Through The Metaverse Institute, Christina and her team advise the UN, governments, investors and corporates on high‑value, people‑centred use cases for AI, metaverse and digital twins. Their work includes the Tampere Metaverse Vision 2040, the world’s first people‑centred metaverse strategy published on the UN website, and a landmark MoU with the African Telecommunications Union on African metaverse governance, shaping standards and policy for 52 member states and 1.3 billion people. The Metaverse Institute is recognised by ABI Research and highlighted by the World Economic Forum as a pioneer in citizen‑centred smart cities, with its approaches expected to influence at least 700 cities by 2030.

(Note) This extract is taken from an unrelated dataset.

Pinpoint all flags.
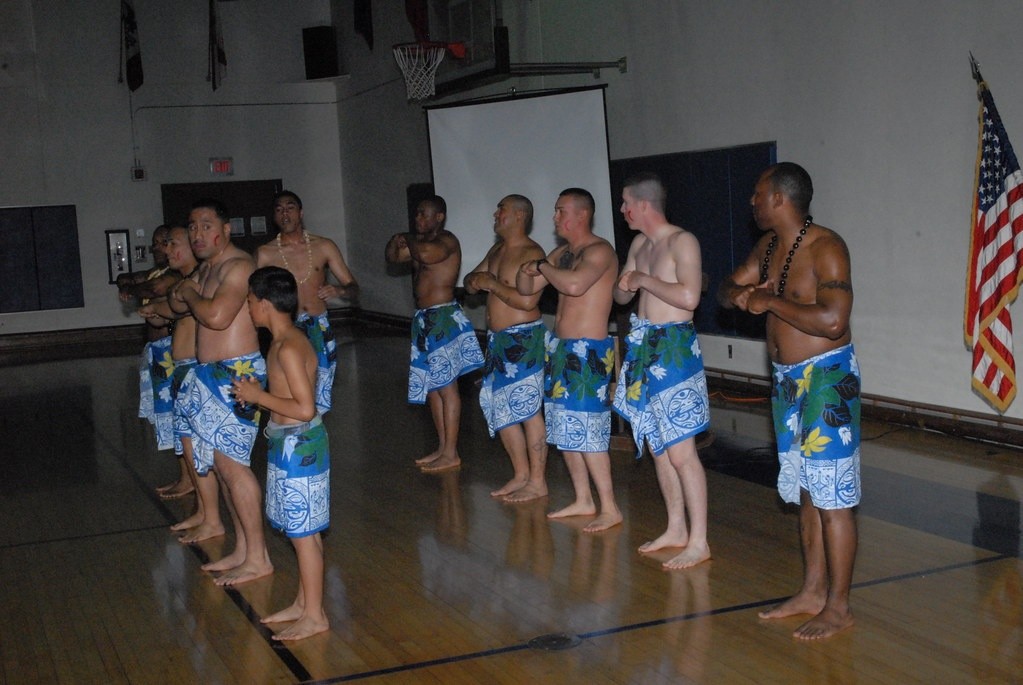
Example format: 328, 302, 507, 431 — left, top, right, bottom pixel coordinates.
963, 82, 1023, 412
124, 0, 145, 91
207, 1, 229, 91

Her global science and technology leadership is complemented by a long‑standing media and communications profile: she has contributed to the BBC as a campus journalist, presented for seven years on China’s People’s Daily, and is frequently featured in outlets including Emirates News Agency, Arab News, MIT Sloan Management Review, Wired and Yahoo. Don Tapscott, often described as the “father of the digital economy”, has personally endorsed her speaking, remarking that she “spoke better than many of the $100,000 keynote speakers” he has encountered.
Christina regularly chairs and speaks on high‑level panels for bodies such as the World Intellectual Property Organization, UNESCO, the UN High‑Level Political Forum and the UN Science, Technology and Innovation Forum, and she has been invited by The Economist, Google, NVIDIA, Mastercard, Lloyds Banking Group and MIT to speak on AI, fintech, cybersecurity, space, quantum and other frontier technologies. She also guest lectures at the University of Cambridge, University of Oxford and London Business School on the global landscape of innovation and frontier technologies. She is one of six final judges for the Oxford University Saïd Climate Change Challenge.